RE: [xsl] How to mark every 5th output record.

Subject: RE: [xsl] How to mark every 5th output record.
From: Wendell Piez <wapiez@xxxxxxxxxxxxxxxx>
Date: Tue, 11 Mar 2008 10:54:49 -0400
Patrick,

Just because your logic is currently at 2900 lines of code doesn't mean it has to be. In fact, if its approach to processing is as imperative as what you've suggested you "should" be able to do, chances are reasonably good that someone who's familiar and comfortable with the XSLT processing model could reduce it radically by refactoring.

Nor is pipelining (the term of art for processing your output as input) inherently such a bad thing. Indeed, in XSLT 2.0, it can be done transparently in one stylesheet. Depending on your architecture and implementation, it need not be inefficient.

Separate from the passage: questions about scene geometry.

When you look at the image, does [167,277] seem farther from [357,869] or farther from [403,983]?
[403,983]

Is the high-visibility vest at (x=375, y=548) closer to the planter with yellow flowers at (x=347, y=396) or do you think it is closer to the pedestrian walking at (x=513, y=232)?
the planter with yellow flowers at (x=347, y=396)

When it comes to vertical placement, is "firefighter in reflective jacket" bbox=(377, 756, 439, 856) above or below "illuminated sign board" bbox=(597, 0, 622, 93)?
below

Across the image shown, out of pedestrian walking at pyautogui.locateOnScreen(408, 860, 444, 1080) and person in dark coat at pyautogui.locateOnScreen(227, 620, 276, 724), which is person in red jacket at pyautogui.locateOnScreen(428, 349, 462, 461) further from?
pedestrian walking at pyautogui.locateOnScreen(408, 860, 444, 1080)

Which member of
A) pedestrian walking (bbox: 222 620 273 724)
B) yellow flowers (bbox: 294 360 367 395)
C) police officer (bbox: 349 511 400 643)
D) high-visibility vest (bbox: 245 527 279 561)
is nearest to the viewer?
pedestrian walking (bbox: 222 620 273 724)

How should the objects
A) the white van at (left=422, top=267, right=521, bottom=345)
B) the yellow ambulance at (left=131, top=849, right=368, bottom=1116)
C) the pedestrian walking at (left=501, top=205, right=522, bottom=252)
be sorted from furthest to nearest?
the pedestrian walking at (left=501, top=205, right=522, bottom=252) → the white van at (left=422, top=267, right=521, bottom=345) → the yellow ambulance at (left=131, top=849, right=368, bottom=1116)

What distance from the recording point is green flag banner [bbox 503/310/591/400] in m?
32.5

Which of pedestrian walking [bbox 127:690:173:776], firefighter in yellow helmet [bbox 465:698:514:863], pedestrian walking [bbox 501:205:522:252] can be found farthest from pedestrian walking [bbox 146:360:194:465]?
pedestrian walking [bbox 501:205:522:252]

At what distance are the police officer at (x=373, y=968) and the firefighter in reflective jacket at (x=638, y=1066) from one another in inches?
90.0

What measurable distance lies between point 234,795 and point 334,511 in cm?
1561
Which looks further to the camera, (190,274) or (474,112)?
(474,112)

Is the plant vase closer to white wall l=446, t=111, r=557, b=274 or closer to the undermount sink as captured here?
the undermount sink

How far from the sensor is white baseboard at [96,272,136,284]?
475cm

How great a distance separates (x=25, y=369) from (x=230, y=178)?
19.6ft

As Mike said, the details of what you are trying to do are critical. For one thing, if your logic is complex, that's an indication that the process you are designing involves upconversion. If so, you should tell us right off whether you can use XSLT 2.0 or whether you are limited to 1.0. XSLT 1.0 wasn't designed for upconversion (its general assumption is that the dataset is clean and optimally structured and ordered going in, and transformations are geared mainly to presentation not data processing), which isn't to say that it can't be done. Rather, it's to say that when consulting the experts on how to do things, you will constantly hear the refrain "It's easier in 2.0".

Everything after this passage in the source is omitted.